Dry hair is definitely a turnoff for Himba males. This is why female Himbas make their hair look glossy by smearing it with butterfat and ocher paste. Glossy red ocher hair is seen as a necessary element of ideal beauty. The way Himba females do their hair also carries a special meaning. Young Himba girls plait their hair into two or more plaits (ondato). Then they bring the plaits forward, over their eyes, as they reach puberty. Adult women wear many thick ondatos.

India: The Sikh's Long Hair and Turban. 
All Sikh males have a notable appearance: long hair, tied up in a knot, and covered with a five-meter cotton cloth turban. This typical headdress is a religious symbol, seen as a way to confirm the acceptance of God's will and to teach humanity. A Sikh must treat his hair as a gift from God and keep the hair intact. Having long hair doesn't translate into messy or unmanageable and knotty/ deadlock hair, like what normal Rastafarian hair looks. A small comb, called kanga, is used to keep the long hair tidy. In fact, the small item is so important that it's also a symbol of faith in Sikhism.

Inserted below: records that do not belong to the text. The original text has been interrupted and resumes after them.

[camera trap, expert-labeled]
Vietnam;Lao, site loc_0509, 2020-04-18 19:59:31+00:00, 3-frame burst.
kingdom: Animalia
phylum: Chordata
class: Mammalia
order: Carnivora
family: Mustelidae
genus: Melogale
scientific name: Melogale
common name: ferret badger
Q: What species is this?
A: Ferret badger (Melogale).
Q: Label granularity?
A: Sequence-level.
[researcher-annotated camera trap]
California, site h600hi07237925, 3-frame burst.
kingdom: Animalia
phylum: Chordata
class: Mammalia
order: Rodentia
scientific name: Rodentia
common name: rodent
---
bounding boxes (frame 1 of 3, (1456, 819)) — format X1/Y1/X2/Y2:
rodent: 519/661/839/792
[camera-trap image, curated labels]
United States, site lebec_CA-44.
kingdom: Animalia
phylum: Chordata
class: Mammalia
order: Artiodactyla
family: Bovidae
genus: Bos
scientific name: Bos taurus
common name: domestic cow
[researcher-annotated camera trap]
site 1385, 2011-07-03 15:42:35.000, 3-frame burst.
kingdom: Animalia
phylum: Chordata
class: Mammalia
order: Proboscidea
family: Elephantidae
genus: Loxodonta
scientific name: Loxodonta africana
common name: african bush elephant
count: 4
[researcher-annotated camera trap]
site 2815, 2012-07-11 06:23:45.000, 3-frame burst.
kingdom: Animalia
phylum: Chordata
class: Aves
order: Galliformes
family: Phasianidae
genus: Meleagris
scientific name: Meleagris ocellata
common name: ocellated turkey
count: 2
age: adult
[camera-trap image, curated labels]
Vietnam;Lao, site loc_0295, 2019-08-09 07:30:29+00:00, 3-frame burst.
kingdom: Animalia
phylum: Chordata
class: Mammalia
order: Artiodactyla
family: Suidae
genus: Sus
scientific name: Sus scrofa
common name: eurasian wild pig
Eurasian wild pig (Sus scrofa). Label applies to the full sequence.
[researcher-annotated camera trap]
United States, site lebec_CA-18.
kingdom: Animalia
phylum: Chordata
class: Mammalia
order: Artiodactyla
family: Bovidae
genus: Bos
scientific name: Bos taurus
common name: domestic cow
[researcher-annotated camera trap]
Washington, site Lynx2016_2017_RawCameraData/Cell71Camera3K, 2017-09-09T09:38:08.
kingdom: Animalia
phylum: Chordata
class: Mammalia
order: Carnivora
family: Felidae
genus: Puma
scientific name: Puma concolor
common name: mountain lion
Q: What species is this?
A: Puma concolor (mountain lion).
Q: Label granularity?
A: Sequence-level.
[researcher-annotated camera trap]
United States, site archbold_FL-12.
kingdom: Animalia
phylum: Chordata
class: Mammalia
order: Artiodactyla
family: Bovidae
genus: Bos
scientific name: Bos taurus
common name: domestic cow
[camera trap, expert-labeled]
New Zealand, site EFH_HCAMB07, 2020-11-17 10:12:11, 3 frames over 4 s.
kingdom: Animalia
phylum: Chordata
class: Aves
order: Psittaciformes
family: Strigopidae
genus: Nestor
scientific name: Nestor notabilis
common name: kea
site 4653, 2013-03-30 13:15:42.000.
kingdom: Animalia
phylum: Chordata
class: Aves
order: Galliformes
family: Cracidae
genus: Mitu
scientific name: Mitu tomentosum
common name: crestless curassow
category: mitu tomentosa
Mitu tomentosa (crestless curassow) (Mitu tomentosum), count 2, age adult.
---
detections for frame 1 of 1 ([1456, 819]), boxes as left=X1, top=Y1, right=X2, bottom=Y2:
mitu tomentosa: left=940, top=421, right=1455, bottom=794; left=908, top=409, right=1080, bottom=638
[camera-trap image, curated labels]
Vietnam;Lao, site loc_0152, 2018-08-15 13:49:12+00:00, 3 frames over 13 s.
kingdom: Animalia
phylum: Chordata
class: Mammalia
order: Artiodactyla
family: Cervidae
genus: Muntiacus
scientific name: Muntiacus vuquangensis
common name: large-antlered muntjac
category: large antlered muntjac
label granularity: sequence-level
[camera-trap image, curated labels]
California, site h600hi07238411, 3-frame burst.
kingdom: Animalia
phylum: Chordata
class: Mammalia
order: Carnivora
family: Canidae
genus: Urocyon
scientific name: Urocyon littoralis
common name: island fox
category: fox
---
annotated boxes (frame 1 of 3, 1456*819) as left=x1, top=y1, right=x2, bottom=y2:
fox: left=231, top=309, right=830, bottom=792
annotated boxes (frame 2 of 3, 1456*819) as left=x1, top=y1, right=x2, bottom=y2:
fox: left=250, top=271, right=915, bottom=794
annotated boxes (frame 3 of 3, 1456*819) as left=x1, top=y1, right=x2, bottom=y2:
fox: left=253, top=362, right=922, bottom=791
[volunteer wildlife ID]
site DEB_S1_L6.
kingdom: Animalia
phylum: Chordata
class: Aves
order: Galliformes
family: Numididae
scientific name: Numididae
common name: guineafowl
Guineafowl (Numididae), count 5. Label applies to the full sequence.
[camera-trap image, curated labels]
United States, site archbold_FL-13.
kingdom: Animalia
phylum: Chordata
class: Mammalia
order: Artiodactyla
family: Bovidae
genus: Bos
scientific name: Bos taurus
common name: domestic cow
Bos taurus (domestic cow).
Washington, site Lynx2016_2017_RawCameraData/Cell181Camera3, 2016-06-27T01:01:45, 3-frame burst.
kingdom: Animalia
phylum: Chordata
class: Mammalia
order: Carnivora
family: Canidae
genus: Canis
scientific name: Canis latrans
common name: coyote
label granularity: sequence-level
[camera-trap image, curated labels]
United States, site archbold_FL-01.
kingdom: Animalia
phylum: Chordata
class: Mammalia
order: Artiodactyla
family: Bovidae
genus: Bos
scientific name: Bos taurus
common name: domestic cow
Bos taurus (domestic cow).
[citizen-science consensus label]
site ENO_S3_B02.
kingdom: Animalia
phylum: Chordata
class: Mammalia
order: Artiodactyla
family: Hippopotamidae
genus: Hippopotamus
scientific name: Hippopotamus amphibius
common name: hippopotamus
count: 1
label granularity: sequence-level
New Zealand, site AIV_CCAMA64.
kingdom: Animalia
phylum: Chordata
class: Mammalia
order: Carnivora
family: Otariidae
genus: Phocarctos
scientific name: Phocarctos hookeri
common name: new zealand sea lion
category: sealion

China: Manchurian Pigtail.
Indigenous Han males, like those we often see in Chinese films, are often depicted sporting a long braid queue or pigtail. The pigtail itself is actually not of Chinese origin. In fact, traditional adult Hans did not cut their hair because growing long hair was considered a part of filial piety, as was literally said by Confucius: "The body, hair and skin are inherited from one's parents; do not dare damage them." The distinctive hairstyle originates from a Mongolian tribe called Manchus, who conquered the Hans of China. 

During their occupation (1644-1911) the conquerors ordered the Hans to copy a Manchurian hairstyle by dangling a long braid at the back and shaving the frontal hair of the head. Those who broke the order would face dire consequences. While some historians note that this distinctive hairstyle was a symbol of subjugation, others claim that the pigtail hanging from the back of the head resembles a horse tail, symbolizing the endurance and speed of a horse, which had brought the Manchus victory over the Hans. Another opinion has it that the hunter tribe shaved their heads in this way to avoid hair from blocking their view when they went hunting.